MARIANO VIEJO: LA MEMORIA DEL MUNDO QUE NOS LLEVA

MARIANO VIEJO: LA MEMORIA DEL MUNDO QUE NOS LLEVA

Mariano Viejo se considera un pintor artesanal y un artista independiente. Artesanal porque se prepara sus pigmentos, los acrílicos, las telas, y en esa fase previa hay un primer acto de entrega y de delectación: entrega que significa desnudez, vaciado, asomarse al exterior, revelar lo que uno lleva dentro en forma de estructura, color y búsqueda. Y la delectación quiere decir en su caso pasión por el oficio, arrebato, una inclinación permanente a mancharse las manos con un regodeo primitivo, con un placer exultante. Pintar para él es un destino. E independiente porque no sigue a nadie ni reconoce el nombre de sus maestros: es un heredero y un discípulo de la historia del arte que le entra por los ojos y se le queda allá, depositada y cociéndose en las habitaciones de la sangre, como un arsenal de materia sin control. En una charla con él, en ese estudio abigarrado de brujo en que crea, salen nombres como Tàpies o Velázquez, o Klee, Kandinsky, Dubuffet, o incluso los integrantes del Grupo Pórtico, de quienes le atrae, sobre todo, su arrojo. Aquella valentía a contrapelo que les permitió ser rebeldes desde la sombra, libres desde la expresividad y el desgarro. 


         Mariano Viejo representa a ese artista que va a su antojo, en la atmósfera acogedora del Gancho, pesando el aire, palpando las conversaciones, como un bohemio sin edad. Mira, oye, asiste al magnífico espectáculo de la vida con un cigarrillo entre los labios y el cabello alborotado, pero siempre al acecho: nada de lo que ocurre le es ajeno, aunque es un hombre con obsesiones, ensimismado en sus quimeras. Es el pintor irreductible: hace lo que le viene en gana, experimenta y se fatiga, pero siempre es leal a su origen: las formas esquemáticas y a la vez simbólicas. Las espirales, los tótems, los menhires, los dólmenes, los atardeceres del campo, entre dos rocas que se alzan contra un sol que se desvanece. Este mundo, de emoción primitiva, casi prehistórica, propone siempre un misterio: un código que debe ser interpretado porque en él hay erotismo, con una explícita alusión al falo, ambivalencia, hipnosis, extrañamiento y acaso una certeza: la tierra es un imán. La tierra es un imán y Mariano Viejo, como artista y como hombre, siempre vuelve a la tierra y sus barnices. Hay en su obra, sobre todo en la de finales de los 80 y principios de los 90, una inclinación a lo arcaico, o a eso que el artista llamó sucintamente Memoria. ¿Memoria del mundo, memoria de la infancia en Zaragoza con reminiscencias de Sabiñánigo, memoria de los sueños, memoria visual construida con el eco de las caracolas? Memoria, a secas, con los todos matices y a la vez exenta: pozo de luz, sedimento y sueño.

|---|

## Consigna 1
Según el texto sobre Mariano Viejo, ¿qué nombre dio el artista a su inclinación a lo arcaico?

|---|

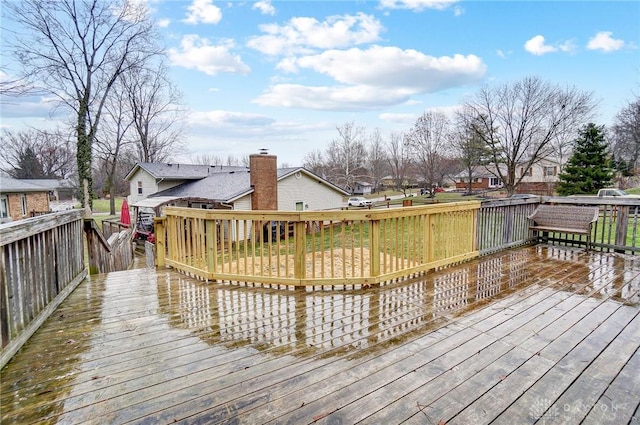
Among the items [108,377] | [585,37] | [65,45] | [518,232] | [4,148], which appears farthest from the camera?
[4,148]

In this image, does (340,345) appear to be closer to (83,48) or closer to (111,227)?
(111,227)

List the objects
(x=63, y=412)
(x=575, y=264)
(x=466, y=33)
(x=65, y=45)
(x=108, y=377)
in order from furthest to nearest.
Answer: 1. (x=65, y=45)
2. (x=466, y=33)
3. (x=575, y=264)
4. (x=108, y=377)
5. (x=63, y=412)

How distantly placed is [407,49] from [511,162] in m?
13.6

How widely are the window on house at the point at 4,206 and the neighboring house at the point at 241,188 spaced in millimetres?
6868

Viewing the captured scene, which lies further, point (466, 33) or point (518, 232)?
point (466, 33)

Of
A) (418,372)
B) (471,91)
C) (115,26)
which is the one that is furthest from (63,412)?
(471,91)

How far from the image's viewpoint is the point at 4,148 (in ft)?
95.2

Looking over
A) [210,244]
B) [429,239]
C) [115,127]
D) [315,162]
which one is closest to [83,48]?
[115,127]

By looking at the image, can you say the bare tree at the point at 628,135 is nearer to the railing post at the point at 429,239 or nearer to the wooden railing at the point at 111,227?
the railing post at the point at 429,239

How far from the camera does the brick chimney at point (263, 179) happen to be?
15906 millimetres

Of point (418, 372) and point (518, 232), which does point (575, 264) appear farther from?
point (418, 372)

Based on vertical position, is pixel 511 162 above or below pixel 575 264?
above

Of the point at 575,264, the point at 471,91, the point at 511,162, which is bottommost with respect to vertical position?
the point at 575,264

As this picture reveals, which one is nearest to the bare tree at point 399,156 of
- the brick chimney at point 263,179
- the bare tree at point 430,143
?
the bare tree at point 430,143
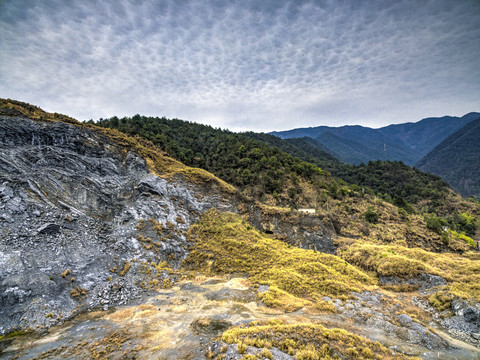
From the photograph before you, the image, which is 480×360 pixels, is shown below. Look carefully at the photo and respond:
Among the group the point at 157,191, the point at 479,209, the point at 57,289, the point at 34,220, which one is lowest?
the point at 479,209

|---|

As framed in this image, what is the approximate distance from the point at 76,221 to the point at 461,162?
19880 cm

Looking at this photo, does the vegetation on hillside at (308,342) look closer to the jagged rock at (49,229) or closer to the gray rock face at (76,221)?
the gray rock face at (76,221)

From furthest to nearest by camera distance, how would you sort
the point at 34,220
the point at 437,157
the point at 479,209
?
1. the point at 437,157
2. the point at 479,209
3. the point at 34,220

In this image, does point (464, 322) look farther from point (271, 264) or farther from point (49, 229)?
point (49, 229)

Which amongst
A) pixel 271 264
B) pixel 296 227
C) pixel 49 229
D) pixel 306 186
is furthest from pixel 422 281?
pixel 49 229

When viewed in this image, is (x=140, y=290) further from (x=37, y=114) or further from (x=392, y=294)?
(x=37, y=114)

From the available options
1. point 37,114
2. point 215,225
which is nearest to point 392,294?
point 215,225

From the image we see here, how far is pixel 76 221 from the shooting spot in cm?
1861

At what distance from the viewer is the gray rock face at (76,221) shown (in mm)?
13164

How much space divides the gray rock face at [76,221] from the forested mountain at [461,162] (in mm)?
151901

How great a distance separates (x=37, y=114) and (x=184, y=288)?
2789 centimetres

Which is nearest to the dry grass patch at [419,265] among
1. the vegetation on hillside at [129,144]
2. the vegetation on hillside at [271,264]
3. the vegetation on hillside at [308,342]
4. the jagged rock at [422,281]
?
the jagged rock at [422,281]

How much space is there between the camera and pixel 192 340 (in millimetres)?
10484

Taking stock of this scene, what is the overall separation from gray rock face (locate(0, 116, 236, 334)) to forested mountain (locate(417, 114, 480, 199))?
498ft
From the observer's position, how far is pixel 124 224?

|---|

## Consigna 2
Cita textualmente el fragmento de los registros que empieza con la línea que contiene "Which is nearest to the" y termina con la línea que contiene "From the observer's", ambas incluidas.

## Respuesta 1
Memoria.

## Respuesta 2
Which is nearest to the dry grass patch at [419,265] among
1. the vegetation on hillside at [129,144]
2. the vegetation on hillside at [271,264]
3. the vegetation on hillside at [308,342]
4. the jagged rock at [422,281]
?
the jagged rock at [422,281]

How much space is there between the camera and pixel 192 340 (in millimetres)?
10484

Taking stock of this scene, what is the overall separation from gray rock face (locate(0, 116, 236, 334)) to forested mountain (locate(417, 114, 480, 199))?
498ft
From the observer's position, how far is pixel 124 224?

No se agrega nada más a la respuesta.